__TASK DIRECTIONS__: Please rewrite the lines below with "Christmas" replaced by "Holiday" and everything else unchanged, omitting the pictures.

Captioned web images
◇ ◇ ◇

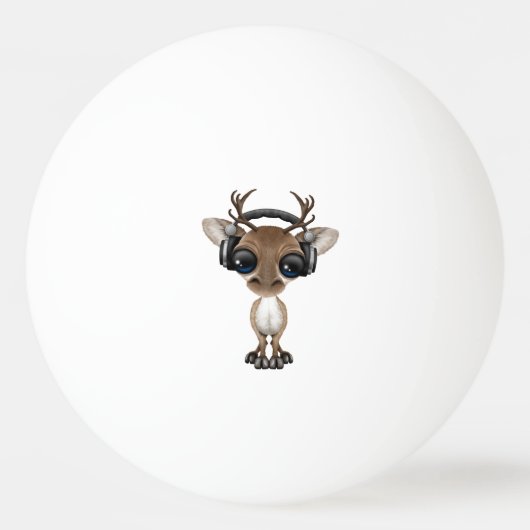 Cute Musical Reindeer Dj die hoofdtelefoons heeft Pingpongbal (Voorkant)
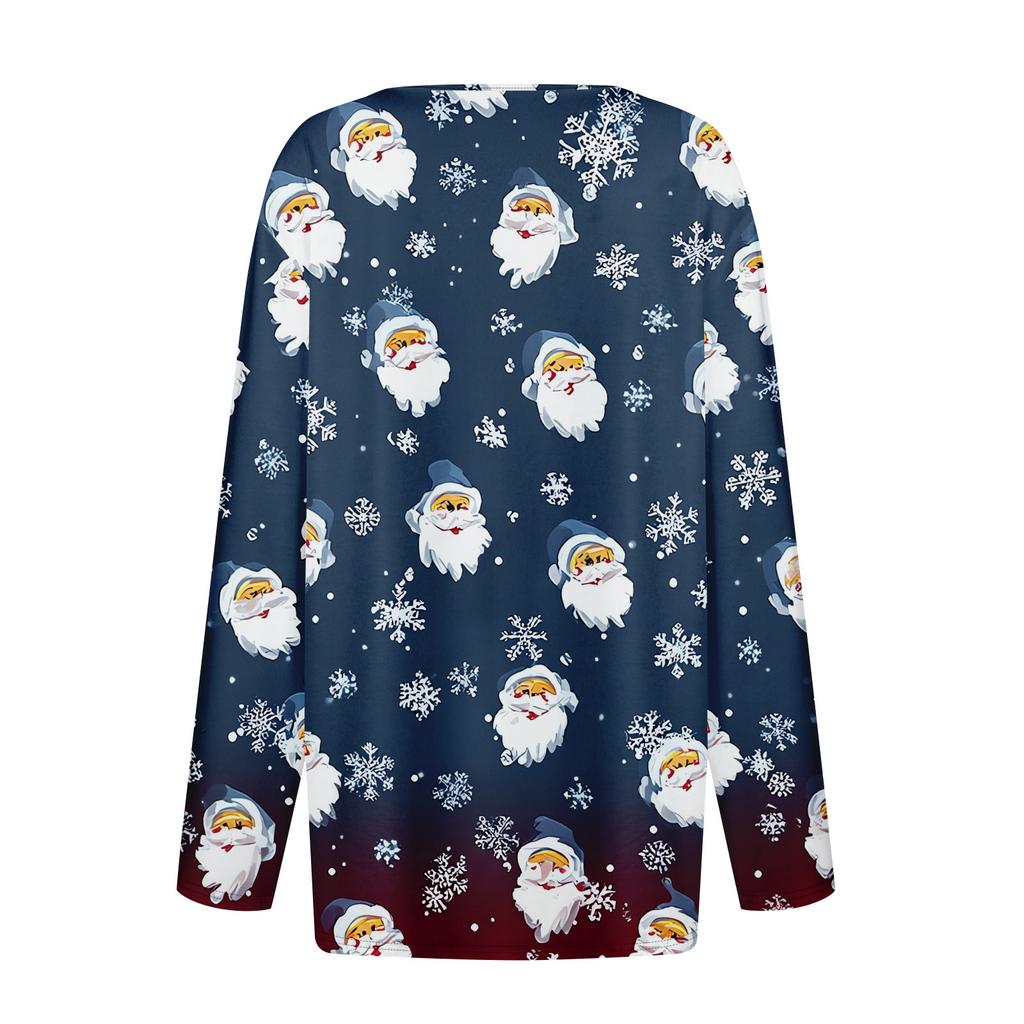 Women's T Shirt Tee Christmas Printed Button Long Sleeve Tunic Daily Weekend Fashion Basic V- Neck Regular Top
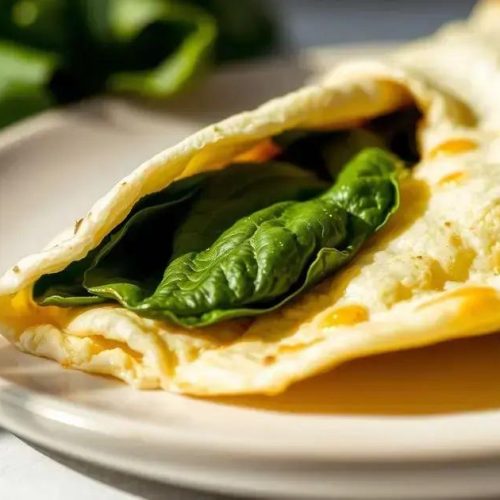 Omelete de claras com espinafre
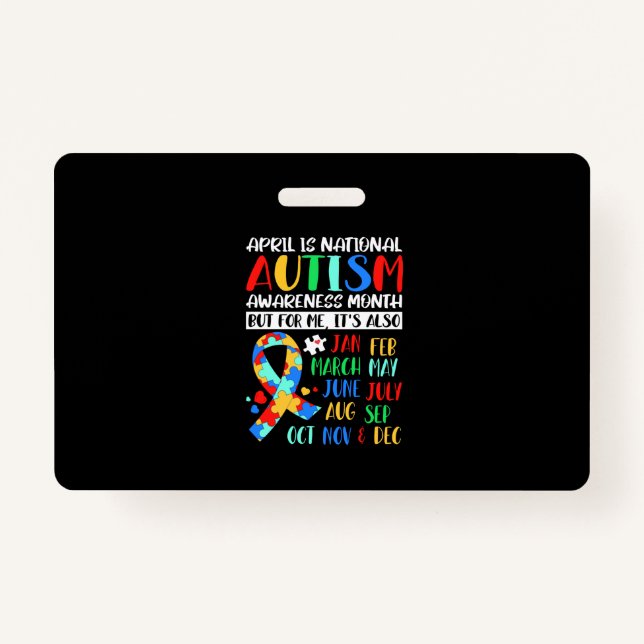 April is National Autism Awareness Month Ausweis (Vorderseite)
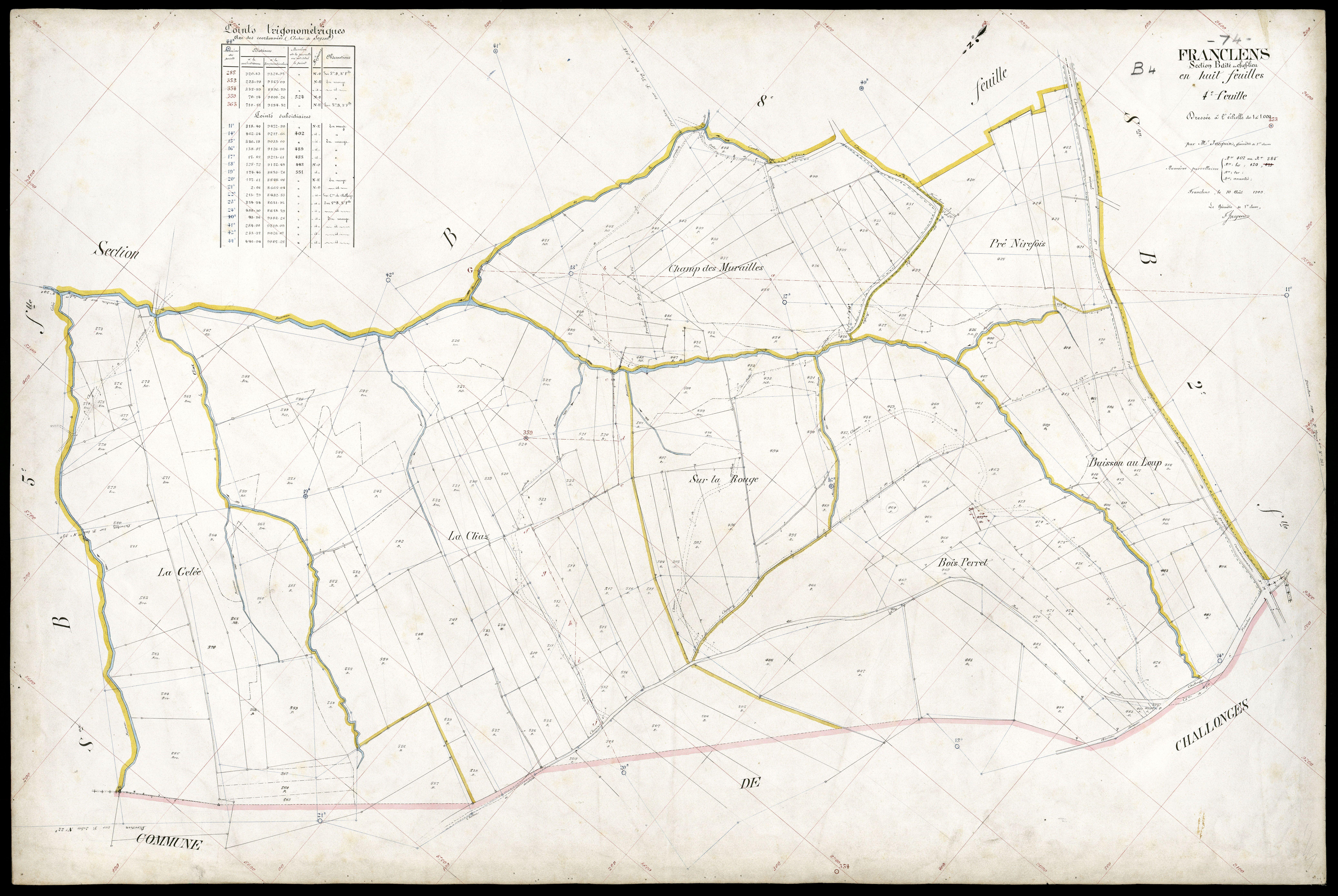 3 P 3 4831 - Feuille n° , parcelles n° 86 à 763 - 10 août 1909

◇ ◇ ◇

__ANSWER FOR THE TASK__:
 Cute Musical Reindeer Dj die hoofdtelefoons heeft Pingpongbal (Voorkant)
 Women's T Shirt Tee Holiday Printed Button Long Sleeve Tunic Daily Weekend Fashion Basic V- Neck Regular Top
 Omelete de claras com espinafre
 April is National Autism Awareness Month Ausweis (Vorderseite)
 3 P 3 4831 - Feuille n° , parcelles n° 86 à 763 - 10 août 1909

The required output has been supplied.